───── Record list ─────

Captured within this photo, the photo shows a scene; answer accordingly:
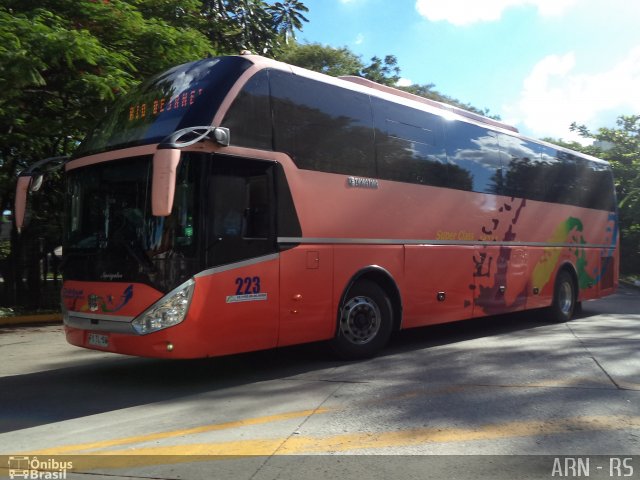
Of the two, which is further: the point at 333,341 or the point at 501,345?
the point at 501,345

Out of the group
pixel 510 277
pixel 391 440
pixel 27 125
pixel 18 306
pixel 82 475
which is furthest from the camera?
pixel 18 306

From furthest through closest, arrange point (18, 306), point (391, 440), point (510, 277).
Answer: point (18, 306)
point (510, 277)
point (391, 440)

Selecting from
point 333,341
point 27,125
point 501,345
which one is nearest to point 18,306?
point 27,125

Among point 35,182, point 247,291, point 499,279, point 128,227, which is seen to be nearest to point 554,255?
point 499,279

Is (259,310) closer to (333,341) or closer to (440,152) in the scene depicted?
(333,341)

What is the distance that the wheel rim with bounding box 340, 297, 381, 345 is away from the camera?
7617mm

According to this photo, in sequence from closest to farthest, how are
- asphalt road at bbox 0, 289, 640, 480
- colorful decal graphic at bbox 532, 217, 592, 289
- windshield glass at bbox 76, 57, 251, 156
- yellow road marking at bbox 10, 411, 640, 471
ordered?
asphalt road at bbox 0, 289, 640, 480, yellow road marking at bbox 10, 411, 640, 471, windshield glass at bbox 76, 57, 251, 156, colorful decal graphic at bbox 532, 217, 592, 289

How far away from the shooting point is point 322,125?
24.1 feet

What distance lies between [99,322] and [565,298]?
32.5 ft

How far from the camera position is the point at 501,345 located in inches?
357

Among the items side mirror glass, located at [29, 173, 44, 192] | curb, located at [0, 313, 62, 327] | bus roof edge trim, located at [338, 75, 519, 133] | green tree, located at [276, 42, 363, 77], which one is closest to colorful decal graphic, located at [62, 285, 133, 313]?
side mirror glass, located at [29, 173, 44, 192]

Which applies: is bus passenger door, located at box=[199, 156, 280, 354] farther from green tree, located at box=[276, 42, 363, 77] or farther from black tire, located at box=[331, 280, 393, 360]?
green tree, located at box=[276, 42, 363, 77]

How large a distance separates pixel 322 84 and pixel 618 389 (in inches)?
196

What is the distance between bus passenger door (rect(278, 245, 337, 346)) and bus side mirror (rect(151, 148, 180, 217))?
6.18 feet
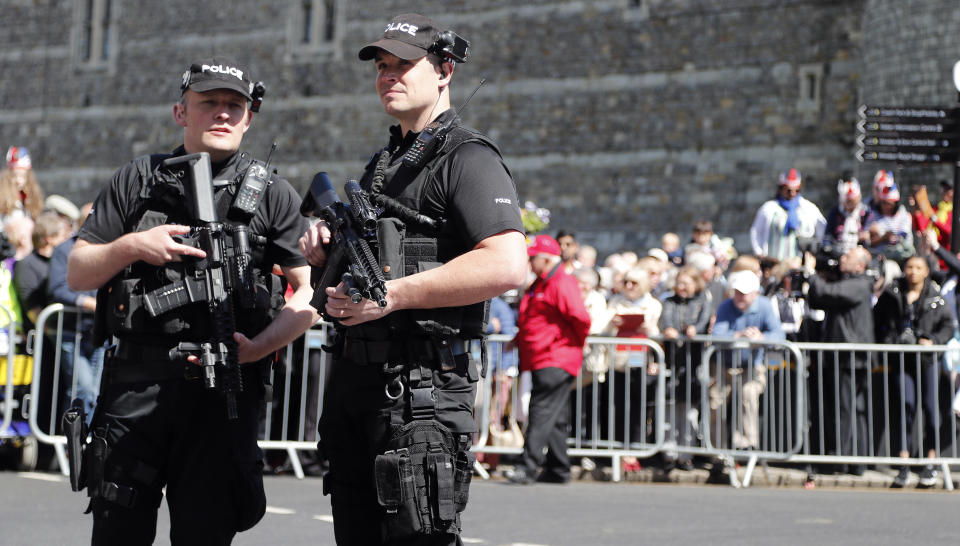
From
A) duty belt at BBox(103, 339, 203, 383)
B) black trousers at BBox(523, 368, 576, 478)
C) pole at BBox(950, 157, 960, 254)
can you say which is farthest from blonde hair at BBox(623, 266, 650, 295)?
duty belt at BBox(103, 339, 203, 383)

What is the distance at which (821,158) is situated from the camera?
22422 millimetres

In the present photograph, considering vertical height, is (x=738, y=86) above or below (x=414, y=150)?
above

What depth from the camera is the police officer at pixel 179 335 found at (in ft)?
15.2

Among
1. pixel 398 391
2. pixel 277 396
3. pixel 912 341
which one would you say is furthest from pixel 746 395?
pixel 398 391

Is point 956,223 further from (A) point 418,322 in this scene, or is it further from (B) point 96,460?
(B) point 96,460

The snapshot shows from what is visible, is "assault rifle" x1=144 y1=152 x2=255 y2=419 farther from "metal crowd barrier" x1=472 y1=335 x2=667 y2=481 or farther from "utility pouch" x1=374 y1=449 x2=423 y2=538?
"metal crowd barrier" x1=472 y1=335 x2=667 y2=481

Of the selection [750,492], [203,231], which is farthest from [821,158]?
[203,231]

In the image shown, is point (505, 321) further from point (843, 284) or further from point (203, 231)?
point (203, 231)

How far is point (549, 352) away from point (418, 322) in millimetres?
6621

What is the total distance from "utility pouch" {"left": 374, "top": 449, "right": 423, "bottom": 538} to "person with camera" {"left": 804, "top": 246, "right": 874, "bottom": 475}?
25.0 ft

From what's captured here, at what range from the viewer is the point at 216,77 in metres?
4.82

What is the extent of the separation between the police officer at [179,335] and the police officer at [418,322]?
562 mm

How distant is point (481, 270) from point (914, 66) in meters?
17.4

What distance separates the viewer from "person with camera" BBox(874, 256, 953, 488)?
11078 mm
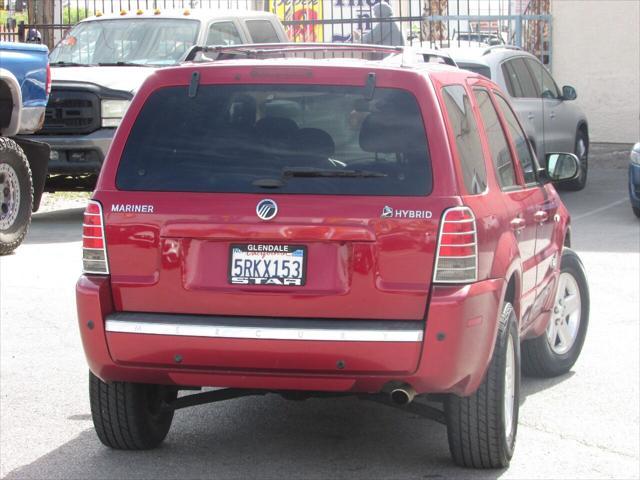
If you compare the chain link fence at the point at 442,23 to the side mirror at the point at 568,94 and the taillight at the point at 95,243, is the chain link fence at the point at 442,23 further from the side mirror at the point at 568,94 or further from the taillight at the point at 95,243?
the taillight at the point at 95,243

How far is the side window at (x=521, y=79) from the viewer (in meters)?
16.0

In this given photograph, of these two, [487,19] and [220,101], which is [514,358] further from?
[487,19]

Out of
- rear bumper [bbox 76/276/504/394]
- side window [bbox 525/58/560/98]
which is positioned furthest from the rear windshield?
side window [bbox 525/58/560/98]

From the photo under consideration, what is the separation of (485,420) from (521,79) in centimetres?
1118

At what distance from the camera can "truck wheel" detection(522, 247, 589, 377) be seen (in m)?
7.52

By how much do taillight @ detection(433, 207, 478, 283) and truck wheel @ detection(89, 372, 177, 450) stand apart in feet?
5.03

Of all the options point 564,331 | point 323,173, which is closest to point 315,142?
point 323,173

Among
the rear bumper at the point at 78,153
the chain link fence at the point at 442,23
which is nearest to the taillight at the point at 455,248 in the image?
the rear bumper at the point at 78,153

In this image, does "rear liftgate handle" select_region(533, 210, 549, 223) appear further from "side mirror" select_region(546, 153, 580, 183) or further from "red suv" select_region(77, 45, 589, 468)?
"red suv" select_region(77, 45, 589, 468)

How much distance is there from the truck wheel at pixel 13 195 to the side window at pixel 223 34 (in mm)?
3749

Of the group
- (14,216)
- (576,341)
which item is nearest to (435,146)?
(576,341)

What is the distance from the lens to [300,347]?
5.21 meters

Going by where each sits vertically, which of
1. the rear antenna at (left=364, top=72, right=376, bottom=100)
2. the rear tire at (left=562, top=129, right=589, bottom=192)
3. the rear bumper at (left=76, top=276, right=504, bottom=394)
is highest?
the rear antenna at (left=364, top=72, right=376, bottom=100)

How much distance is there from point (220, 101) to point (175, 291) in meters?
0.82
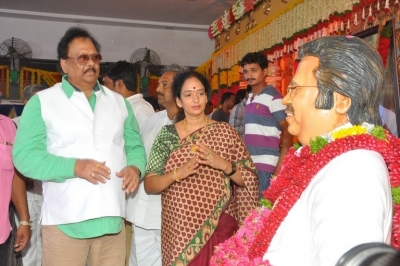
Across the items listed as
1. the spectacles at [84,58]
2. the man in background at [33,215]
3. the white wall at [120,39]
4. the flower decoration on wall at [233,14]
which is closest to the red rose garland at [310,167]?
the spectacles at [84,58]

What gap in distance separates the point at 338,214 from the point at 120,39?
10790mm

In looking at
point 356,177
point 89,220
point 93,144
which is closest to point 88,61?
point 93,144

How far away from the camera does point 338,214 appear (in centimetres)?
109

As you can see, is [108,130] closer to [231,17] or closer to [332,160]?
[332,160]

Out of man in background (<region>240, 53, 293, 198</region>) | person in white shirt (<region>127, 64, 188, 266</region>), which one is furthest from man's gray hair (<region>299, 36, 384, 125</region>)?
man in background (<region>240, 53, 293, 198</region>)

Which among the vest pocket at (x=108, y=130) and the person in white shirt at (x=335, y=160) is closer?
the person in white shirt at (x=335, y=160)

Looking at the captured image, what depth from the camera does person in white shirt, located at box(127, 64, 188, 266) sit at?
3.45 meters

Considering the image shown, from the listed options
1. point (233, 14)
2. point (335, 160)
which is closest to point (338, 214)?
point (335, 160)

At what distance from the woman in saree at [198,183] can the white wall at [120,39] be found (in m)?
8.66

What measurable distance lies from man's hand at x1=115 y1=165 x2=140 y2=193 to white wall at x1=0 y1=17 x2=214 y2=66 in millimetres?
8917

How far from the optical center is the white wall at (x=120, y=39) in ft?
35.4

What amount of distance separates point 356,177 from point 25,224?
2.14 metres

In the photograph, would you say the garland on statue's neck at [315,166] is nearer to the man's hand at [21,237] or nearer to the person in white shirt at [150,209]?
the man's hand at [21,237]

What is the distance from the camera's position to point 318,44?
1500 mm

─────
───── Record list ─────

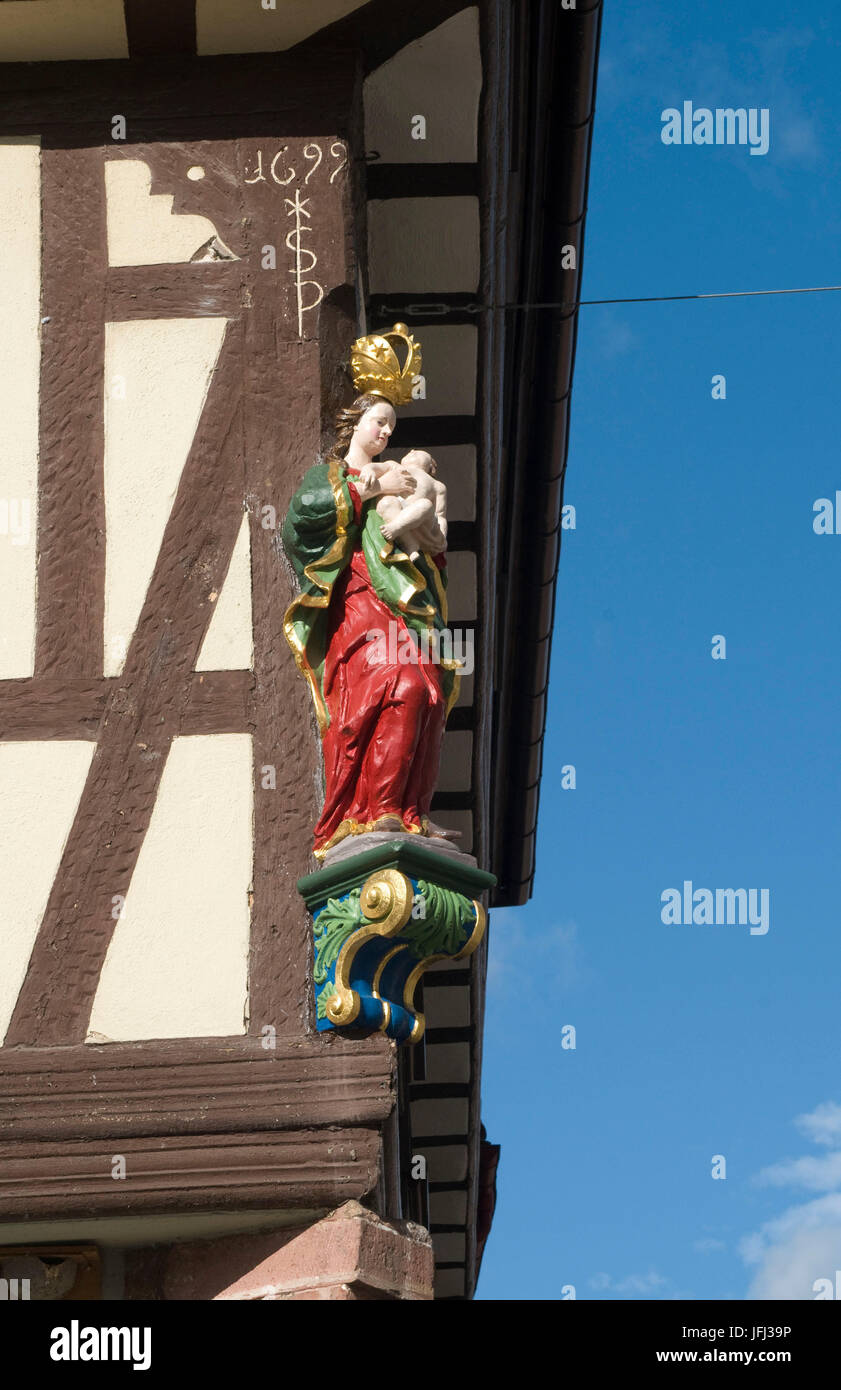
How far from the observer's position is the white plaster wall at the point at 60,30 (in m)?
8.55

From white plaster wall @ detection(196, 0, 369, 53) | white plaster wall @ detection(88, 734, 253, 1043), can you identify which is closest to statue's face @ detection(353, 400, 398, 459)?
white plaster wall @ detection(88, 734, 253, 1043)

─────
───── Record list ─────

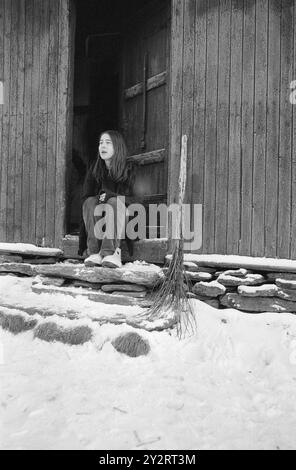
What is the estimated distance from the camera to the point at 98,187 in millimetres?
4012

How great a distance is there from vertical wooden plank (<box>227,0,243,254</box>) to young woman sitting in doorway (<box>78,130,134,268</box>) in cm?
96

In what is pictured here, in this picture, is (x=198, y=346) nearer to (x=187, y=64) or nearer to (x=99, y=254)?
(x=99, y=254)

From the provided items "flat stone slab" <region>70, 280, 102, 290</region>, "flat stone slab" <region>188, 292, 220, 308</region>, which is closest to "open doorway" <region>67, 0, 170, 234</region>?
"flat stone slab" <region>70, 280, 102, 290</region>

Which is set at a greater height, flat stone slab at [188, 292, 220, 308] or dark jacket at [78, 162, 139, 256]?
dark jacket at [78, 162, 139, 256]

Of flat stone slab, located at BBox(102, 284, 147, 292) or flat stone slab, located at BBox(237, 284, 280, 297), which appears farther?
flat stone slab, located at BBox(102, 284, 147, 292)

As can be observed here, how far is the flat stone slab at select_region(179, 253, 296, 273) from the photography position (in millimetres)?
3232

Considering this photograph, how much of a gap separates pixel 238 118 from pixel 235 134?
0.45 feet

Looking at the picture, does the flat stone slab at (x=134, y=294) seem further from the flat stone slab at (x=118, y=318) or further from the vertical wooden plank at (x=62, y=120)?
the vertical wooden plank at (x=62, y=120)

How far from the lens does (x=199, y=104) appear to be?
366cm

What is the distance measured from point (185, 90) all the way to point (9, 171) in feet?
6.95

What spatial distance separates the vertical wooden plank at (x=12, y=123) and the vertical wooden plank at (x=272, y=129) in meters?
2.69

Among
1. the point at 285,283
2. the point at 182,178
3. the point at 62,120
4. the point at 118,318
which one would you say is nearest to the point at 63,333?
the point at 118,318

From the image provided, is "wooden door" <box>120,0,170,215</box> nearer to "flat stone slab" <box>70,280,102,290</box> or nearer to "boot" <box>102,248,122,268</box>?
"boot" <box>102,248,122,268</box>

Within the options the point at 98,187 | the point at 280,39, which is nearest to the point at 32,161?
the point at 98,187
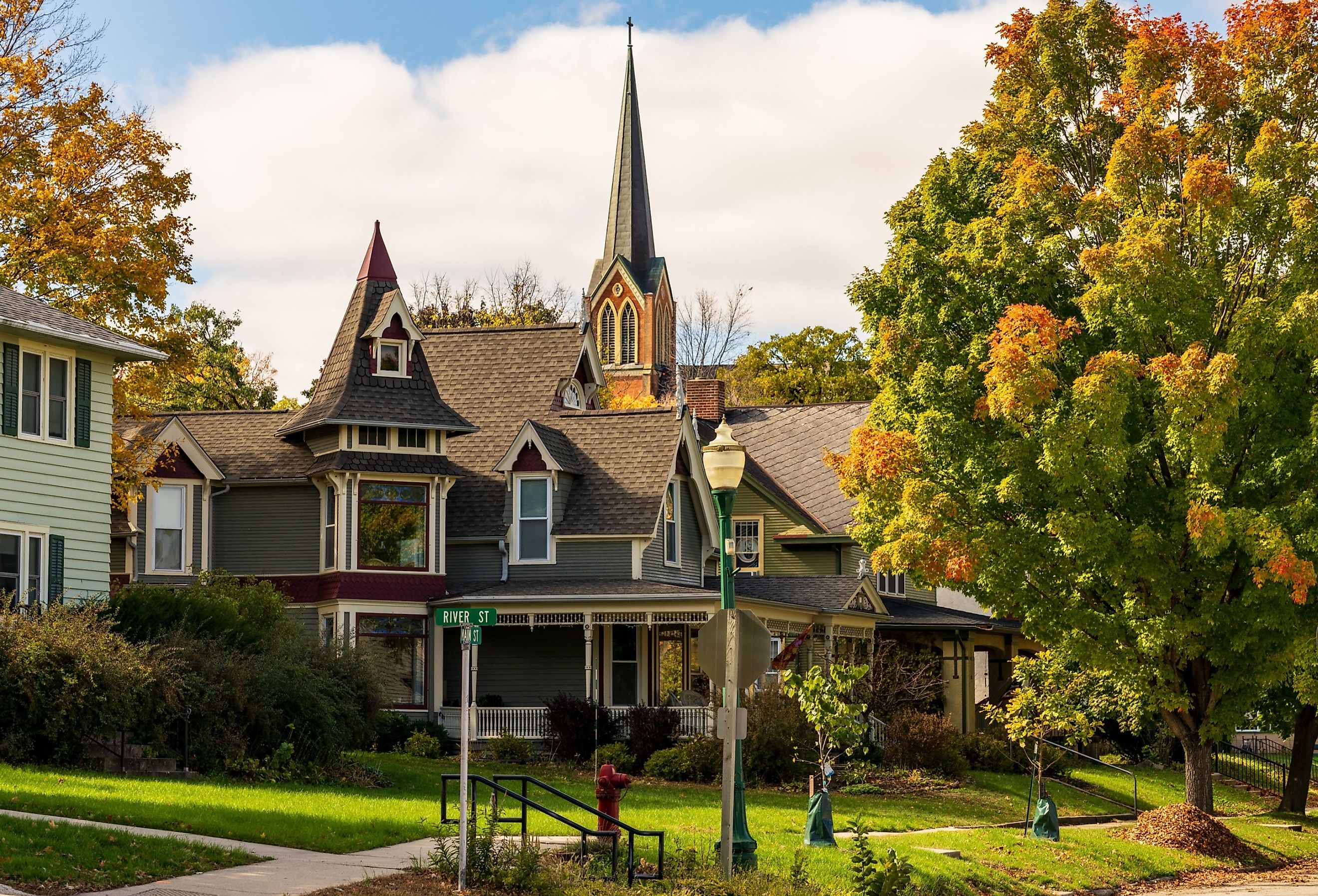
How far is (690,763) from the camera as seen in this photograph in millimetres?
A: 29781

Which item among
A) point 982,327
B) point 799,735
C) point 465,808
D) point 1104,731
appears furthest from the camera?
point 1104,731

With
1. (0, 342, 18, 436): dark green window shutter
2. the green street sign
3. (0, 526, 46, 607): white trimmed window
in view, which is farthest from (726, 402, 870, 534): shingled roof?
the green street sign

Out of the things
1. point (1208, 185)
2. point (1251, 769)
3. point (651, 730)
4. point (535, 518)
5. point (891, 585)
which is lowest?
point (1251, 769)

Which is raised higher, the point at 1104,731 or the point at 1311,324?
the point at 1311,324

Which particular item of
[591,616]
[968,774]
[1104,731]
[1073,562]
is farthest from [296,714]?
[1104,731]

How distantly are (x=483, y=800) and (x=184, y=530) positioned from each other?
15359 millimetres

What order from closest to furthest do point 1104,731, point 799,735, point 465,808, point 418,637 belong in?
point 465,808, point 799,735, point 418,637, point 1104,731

─────

Job:
From the data above, extract every line that contains the string "millimetres". Case matters.

Output:
22422 millimetres
How far is point (549, 352) away from point (418, 322) in millimetres?
What measurable distance lies from man's hand at x1=115 y1=165 x2=140 y2=193 to white wall at x1=0 y1=17 x2=214 y2=66 in millimetres?
What is the estimated distance from the camera to the point at 98,187 in millimetres?
As can be observed here, how far is the flat stone slab at select_region(179, 253, 296, 273) from the photography position (in millimetres)?
How far is (690,763) from the camera as seen in this photograph in millimetres?
15359 millimetres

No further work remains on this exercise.